── Supplied passage
On January 19, 2003 I lost the best man I knew...my dad...my daddy. At the age of 65 my dad "went home"...he was diagnosed with cancer (Mesothelioma) & he refused any type of treatment.
So on a brighter note: I was daddy's little buddy...my brothers both say I was spoiled...maybe I was...I still am.
Everywhere my dad went...I went. First thing that comes to mind is going to get milk at the drive-thru dairy (looked like a barn with a cow on top)...he'd always let me get yellow "Zingers". I loved it...I'd sit right next to him and eat my special treat.
I'm such a tomboy, I think my dad had a lot to do with it. My mom wanted me in dresses and curls...when I hung with dad...I wore jeans, t-shirt and a baseball cap. Another fun thing we did together was go to Dodger games, my dad was a huge fan. I've always like sports...especially football and baseball. My dad coached my two older brothers in baseball...after they stopped playing, he continued to coach. My dad was known by so many people...we'd walk into Ralph's, and I hear "Mr. Martinez how are you"...I heard it from the former players he coached to the elderly people from the church we attended. I loved it...I always thought my dad was the coolest, because so many people knew him and loved him.
────
> [Task directions]: In the passage about the writer's father, what treat did he always let the writer get at the drive-thru dairy? Please answer in a few words.
── Record set
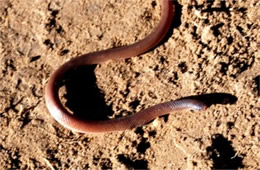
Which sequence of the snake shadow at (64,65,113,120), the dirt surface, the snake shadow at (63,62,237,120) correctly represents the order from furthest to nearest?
the snake shadow at (64,65,113,120), the snake shadow at (63,62,237,120), the dirt surface

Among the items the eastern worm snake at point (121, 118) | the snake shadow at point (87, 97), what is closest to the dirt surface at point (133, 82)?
the snake shadow at point (87, 97)

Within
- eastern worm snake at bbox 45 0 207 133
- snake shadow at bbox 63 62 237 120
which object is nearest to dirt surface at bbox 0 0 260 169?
snake shadow at bbox 63 62 237 120

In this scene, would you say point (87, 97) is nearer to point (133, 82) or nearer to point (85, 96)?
point (85, 96)

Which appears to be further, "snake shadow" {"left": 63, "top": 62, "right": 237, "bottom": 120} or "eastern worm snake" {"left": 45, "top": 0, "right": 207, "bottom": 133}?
"snake shadow" {"left": 63, "top": 62, "right": 237, "bottom": 120}

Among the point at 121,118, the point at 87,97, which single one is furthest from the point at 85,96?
the point at 121,118

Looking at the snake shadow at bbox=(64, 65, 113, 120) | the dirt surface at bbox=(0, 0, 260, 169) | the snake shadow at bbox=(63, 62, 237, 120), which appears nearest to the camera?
the dirt surface at bbox=(0, 0, 260, 169)

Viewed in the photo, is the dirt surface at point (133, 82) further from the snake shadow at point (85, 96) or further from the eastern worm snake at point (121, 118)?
the eastern worm snake at point (121, 118)

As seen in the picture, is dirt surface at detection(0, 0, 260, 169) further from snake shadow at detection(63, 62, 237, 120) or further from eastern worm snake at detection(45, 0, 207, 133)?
eastern worm snake at detection(45, 0, 207, 133)
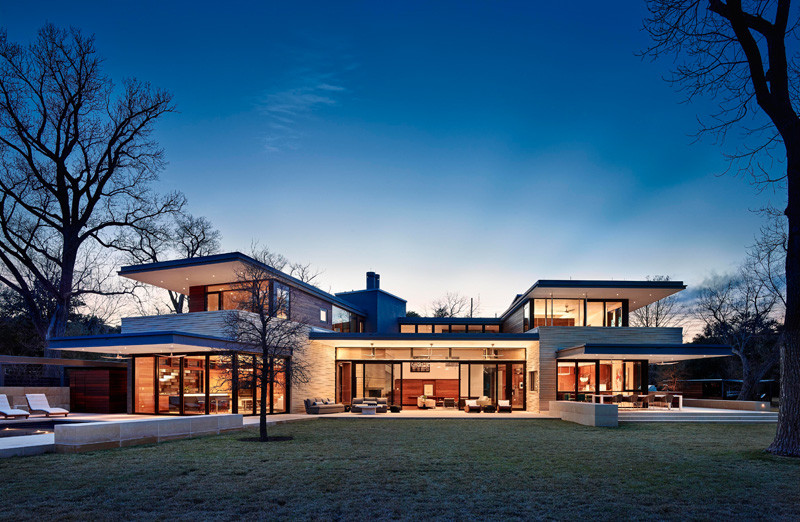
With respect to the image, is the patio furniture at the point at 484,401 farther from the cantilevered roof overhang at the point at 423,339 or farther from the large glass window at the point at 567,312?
the large glass window at the point at 567,312

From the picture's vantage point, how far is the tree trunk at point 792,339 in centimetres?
1034

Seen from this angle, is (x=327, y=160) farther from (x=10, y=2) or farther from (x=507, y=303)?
(x=507, y=303)

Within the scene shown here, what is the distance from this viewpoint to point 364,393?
26.6 metres

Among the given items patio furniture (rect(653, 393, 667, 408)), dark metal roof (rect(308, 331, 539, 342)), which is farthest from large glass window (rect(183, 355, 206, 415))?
patio furniture (rect(653, 393, 667, 408))

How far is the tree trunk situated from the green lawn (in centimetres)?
60

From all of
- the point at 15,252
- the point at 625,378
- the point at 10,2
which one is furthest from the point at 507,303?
────
> [Task response]: Yellow "Zingers"